## Objective
Reproduce the data below word for word, beginning at its first line and stopping after the line that contains "3.19 metres". Omit the pictures from your reproduction.

(Spatial questions linked to pictures)
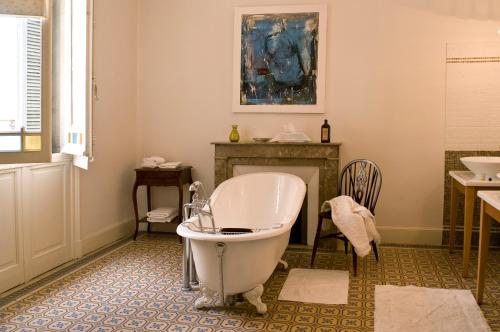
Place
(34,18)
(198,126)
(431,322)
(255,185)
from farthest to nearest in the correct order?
1. (198,126)
2. (255,185)
3. (34,18)
4. (431,322)

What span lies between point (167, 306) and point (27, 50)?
2.00 m

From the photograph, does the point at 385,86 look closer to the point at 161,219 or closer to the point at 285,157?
the point at 285,157

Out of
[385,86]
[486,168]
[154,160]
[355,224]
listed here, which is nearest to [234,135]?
[154,160]

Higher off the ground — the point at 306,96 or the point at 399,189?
the point at 306,96


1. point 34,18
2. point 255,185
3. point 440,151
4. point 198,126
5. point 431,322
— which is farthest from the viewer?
point 198,126

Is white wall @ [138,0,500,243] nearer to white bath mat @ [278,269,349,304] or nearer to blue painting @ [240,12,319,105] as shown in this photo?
blue painting @ [240,12,319,105]

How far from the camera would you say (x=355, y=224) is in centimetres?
421

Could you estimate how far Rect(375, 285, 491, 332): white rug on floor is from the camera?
3.19 metres

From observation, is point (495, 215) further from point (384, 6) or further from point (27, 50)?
point (27, 50)

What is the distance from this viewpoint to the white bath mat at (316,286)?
3.71 meters

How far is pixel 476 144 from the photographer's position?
517 cm

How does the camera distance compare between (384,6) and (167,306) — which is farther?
(384,6)

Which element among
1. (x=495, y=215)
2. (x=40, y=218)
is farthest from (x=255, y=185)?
(x=495, y=215)

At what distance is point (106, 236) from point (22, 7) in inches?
98.1
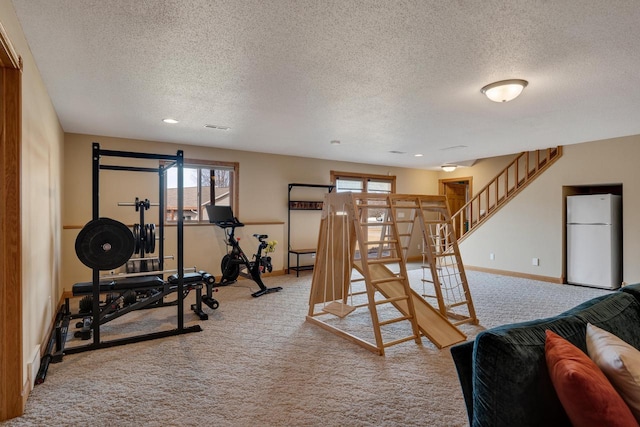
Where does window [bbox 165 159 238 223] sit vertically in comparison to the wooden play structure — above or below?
above

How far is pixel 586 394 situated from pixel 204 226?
18.9 ft

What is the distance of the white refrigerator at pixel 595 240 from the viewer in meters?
5.65

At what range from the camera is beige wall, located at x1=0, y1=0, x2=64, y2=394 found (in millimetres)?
2324

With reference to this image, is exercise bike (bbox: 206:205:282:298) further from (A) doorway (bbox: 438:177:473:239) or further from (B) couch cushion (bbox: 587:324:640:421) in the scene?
(A) doorway (bbox: 438:177:473:239)

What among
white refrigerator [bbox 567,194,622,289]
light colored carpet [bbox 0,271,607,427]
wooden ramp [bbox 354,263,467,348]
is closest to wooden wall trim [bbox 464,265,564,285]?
white refrigerator [bbox 567,194,622,289]

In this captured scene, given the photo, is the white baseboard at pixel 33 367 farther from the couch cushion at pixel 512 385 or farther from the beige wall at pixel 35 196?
the couch cushion at pixel 512 385

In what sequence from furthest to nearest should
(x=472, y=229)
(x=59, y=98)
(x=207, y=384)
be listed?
(x=472, y=229) < (x=59, y=98) < (x=207, y=384)

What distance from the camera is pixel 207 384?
2555 millimetres

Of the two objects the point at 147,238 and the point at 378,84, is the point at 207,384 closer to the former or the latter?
the point at 147,238

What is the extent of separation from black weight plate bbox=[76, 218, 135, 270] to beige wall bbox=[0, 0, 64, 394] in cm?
33

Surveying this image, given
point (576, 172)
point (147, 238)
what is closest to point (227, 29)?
point (147, 238)

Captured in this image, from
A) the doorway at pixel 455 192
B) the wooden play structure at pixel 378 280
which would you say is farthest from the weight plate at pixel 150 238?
the doorway at pixel 455 192

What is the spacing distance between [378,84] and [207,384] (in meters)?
2.78

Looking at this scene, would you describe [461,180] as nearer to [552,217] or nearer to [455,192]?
[455,192]
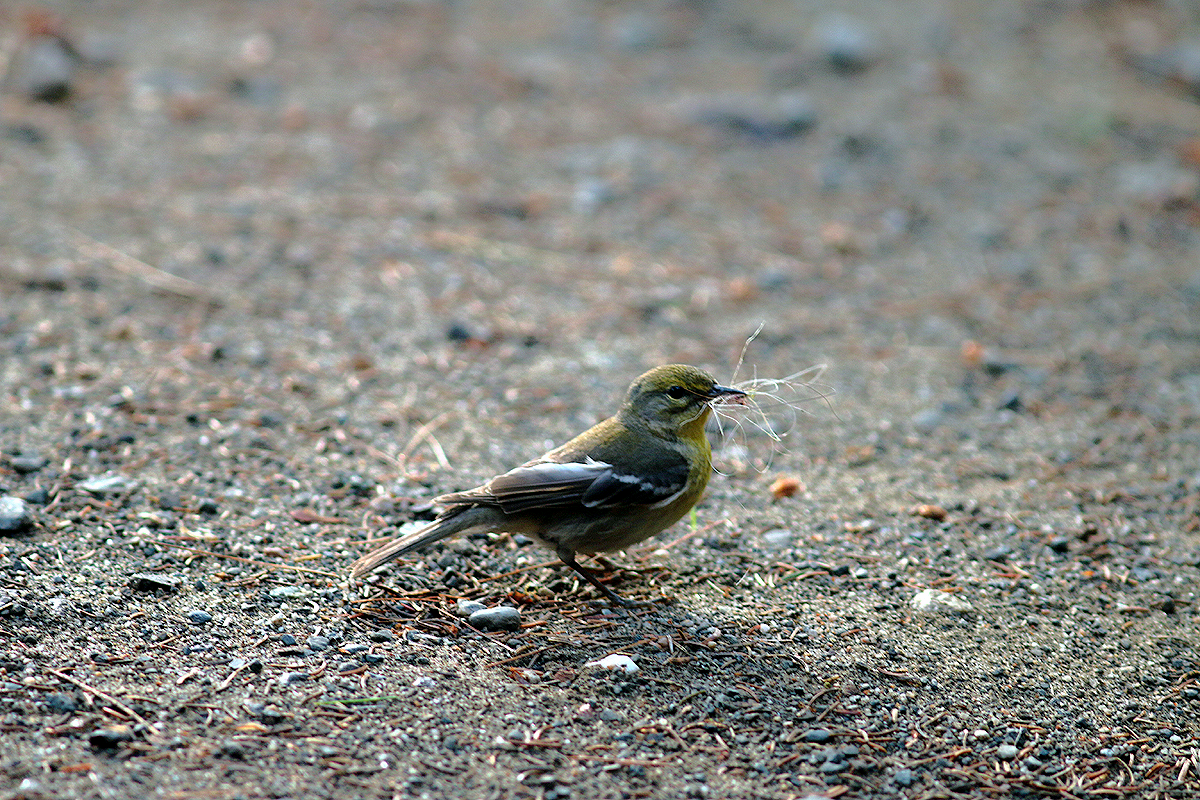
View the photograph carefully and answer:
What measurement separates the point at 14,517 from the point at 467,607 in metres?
1.94

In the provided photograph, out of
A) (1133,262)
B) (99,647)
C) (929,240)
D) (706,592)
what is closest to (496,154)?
(929,240)

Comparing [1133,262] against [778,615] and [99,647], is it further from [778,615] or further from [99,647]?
[99,647]

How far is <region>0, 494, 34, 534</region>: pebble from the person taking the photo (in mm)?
4566

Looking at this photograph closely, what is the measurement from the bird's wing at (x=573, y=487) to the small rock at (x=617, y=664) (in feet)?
2.25

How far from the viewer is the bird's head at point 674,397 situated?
5.01 meters

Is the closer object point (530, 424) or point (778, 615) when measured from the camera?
point (778, 615)

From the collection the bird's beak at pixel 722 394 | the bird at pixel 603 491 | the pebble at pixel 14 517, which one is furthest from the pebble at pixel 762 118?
the pebble at pixel 14 517

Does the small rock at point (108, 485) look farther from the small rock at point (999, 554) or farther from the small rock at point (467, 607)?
the small rock at point (999, 554)

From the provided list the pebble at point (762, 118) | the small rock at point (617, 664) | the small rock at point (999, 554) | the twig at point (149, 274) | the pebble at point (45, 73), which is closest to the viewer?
the small rock at point (617, 664)

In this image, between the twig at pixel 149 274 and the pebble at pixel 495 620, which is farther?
the twig at pixel 149 274

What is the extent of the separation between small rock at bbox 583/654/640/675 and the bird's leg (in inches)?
18.1

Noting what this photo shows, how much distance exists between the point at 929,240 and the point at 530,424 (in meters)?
4.49

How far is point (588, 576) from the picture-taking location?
468 cm

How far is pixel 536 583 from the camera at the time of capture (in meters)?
4.81
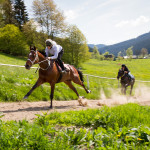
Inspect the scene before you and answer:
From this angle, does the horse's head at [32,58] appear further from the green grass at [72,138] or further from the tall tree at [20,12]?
the tall tree at [20,12]

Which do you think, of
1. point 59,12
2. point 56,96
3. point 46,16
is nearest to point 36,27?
point 46,16

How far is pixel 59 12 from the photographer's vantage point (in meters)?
34.3

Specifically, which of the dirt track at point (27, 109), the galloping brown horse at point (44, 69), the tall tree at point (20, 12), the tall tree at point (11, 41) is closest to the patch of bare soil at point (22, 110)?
the dirt track at point (27, 109)

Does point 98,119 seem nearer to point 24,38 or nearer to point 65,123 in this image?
point 65,123

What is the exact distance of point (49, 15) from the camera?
112 feet

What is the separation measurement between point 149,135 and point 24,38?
4157 centimetres

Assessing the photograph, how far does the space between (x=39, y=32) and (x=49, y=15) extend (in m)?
4.50

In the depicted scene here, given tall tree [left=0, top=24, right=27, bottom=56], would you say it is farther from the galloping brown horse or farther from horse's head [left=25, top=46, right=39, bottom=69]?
horse's head [left=25, top=46, right=39, bottom=69]

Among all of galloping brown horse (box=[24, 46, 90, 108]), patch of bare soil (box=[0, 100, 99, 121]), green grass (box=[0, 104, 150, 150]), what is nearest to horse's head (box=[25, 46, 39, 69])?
galloping brown horse (box=[24, 46, 90, 108])

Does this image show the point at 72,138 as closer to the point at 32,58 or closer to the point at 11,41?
the point at 32,58

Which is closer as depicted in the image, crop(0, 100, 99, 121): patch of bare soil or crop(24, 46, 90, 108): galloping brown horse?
crop(0, 100, 99, 121): patch of bare soil

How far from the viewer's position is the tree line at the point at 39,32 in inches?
1345

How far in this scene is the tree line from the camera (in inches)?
1345

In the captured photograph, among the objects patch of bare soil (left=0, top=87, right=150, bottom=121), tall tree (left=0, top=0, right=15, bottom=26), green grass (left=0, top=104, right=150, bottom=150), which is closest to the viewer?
green grass (left=0, top=104, right=150, bottom=150)
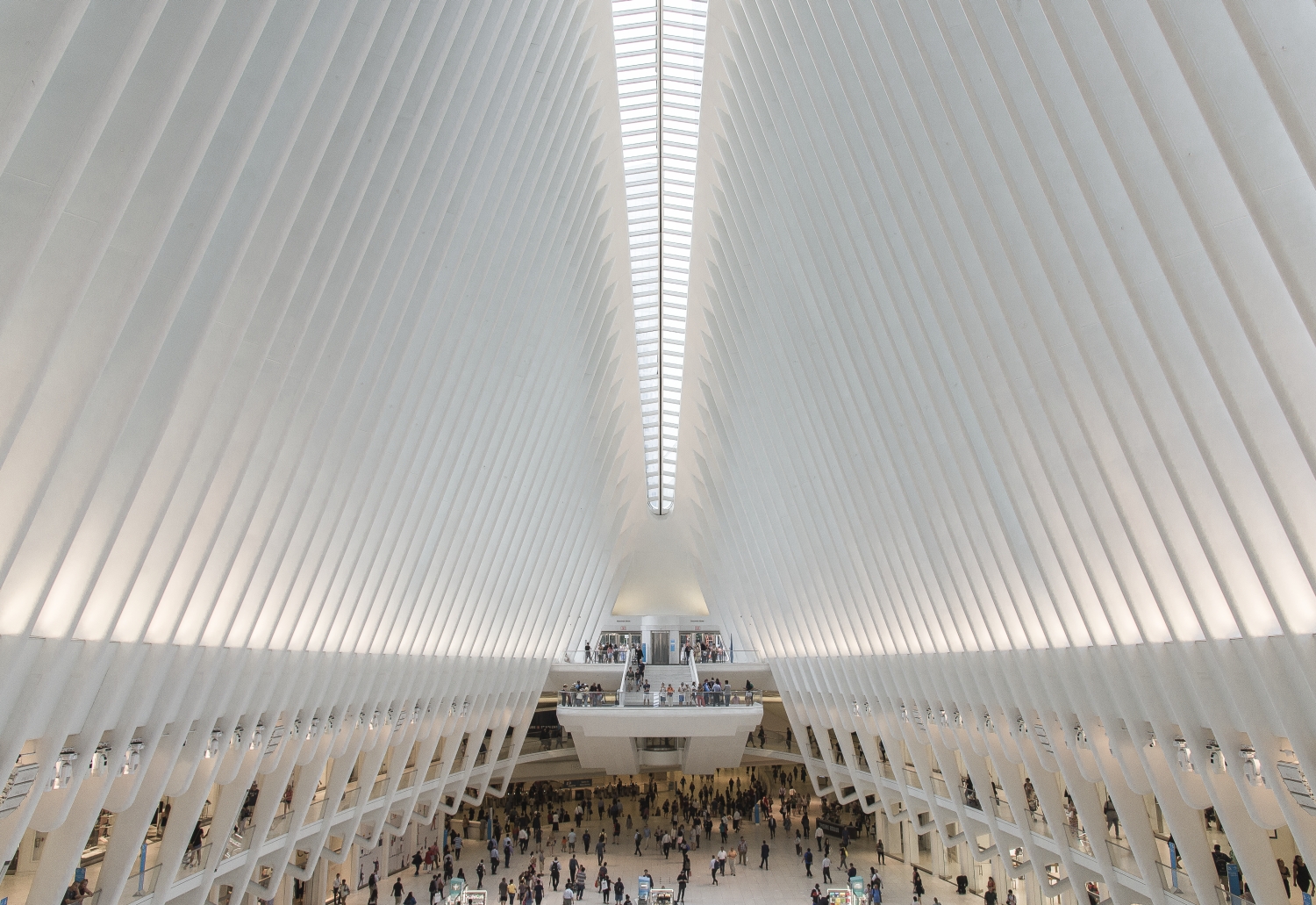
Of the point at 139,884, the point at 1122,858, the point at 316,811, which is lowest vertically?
the point at 139,884

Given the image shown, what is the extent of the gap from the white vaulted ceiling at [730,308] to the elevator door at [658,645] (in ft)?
64.2

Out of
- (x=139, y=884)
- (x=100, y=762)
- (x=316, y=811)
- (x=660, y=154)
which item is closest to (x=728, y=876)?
(x=316, y=811)

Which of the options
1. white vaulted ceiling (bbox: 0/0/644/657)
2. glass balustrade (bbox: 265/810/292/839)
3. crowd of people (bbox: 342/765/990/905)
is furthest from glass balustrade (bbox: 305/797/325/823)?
white vaulted ceiling (bbox: 0/0/644/657)

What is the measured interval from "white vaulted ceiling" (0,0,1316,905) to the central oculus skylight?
0.14 m

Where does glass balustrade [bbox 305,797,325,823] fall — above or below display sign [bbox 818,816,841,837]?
below

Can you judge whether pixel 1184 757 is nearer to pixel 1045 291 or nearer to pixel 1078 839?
pixel 1078 839

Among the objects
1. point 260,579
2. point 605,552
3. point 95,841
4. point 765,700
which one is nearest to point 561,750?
point 605,552

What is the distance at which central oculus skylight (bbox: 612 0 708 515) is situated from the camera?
52.6 feet

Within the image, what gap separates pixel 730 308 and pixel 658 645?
22.0 meters

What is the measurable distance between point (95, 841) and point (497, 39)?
506 inches

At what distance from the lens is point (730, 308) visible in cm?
2058

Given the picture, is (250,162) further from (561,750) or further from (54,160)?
(561,750)

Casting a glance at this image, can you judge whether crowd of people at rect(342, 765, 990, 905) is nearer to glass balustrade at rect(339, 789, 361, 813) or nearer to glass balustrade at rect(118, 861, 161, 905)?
glass balustrade at rect(339, 789, 361, 813)

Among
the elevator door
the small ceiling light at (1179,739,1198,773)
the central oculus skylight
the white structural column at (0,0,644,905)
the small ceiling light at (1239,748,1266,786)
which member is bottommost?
the small ceiling light at (1239,748,1266,786)
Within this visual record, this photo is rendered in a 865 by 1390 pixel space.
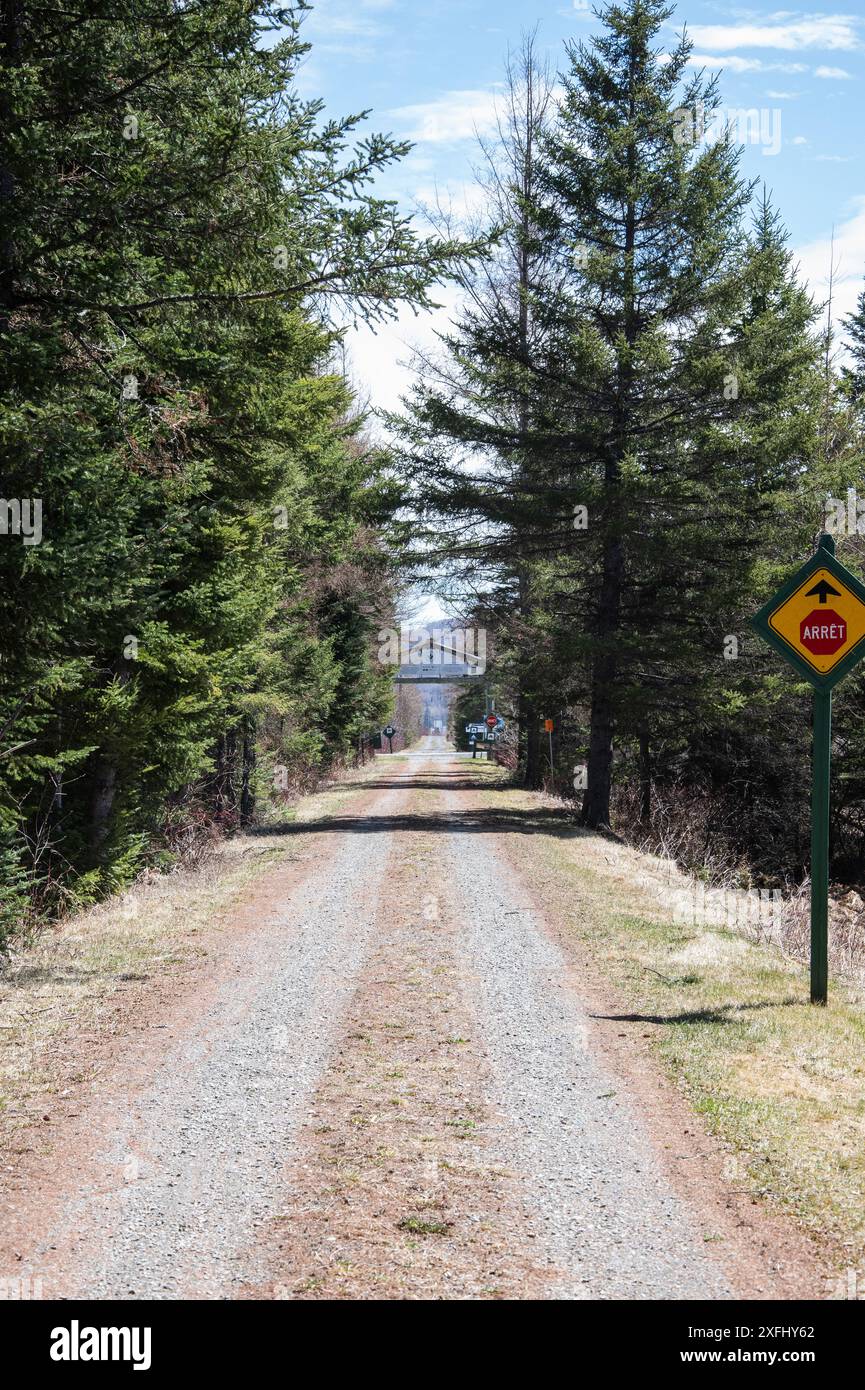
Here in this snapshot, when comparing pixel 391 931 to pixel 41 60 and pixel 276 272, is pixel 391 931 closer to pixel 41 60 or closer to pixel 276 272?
pixel 276 272

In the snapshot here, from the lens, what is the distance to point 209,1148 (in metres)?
5.10

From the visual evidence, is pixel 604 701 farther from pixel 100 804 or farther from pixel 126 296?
pixel 126 296

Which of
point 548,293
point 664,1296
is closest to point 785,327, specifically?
point 548,293

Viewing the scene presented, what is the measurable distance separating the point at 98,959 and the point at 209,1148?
4514mm

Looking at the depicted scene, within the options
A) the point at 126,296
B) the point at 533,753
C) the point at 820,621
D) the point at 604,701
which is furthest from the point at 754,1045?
the point at 533,753

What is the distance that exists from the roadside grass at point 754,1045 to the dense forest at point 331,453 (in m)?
5.36

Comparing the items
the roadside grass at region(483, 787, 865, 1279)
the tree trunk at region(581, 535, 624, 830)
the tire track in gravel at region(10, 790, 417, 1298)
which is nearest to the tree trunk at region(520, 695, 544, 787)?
the tree trunk at region(581, 535, 624, 830)

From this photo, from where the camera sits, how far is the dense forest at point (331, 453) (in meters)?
7.97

## Exercise output
Place
(34,18)
(198,126)
(431,322)
(255,185)
from farthest to nearest in the correct order?
1. (198,126)
2. (255,185)
3. (34,18)
4. (431,322)

What span lies between point (167, 306) and point (27, 50)?
2.00 m

From the photograph, does the point at 385,86 look closer to the point at 161,219 or closer to the point at 285,157?
the point at 285,157

Out of
[385,86]
[486,168]
[154,160]
[355,224]
listed here, which is nearest to [234,135]?
[154,160]

Higher off the ground — the point at 306,96 or the point at 399,189?
the point at 306,96


1. point 34,18
2. point 255,185
3. point 440,151
4. point 198,126
5. point 431,322
— which is farthest from the viewer?
point 198,126

Is white wall @ [138,0,500,243] nearer to white bath mat @ [278,269,349,304] or nearer to blue painting @ [240,12,319,105] as shown in this photo?
blue painting @ [240,12,319,105]

How far from the camera would you say (x=355, y=224) is in centimetres?
421

Could you estimate how far Rect(375, 285, 491, 332): white rug on floor is from the camera?
3.19 metres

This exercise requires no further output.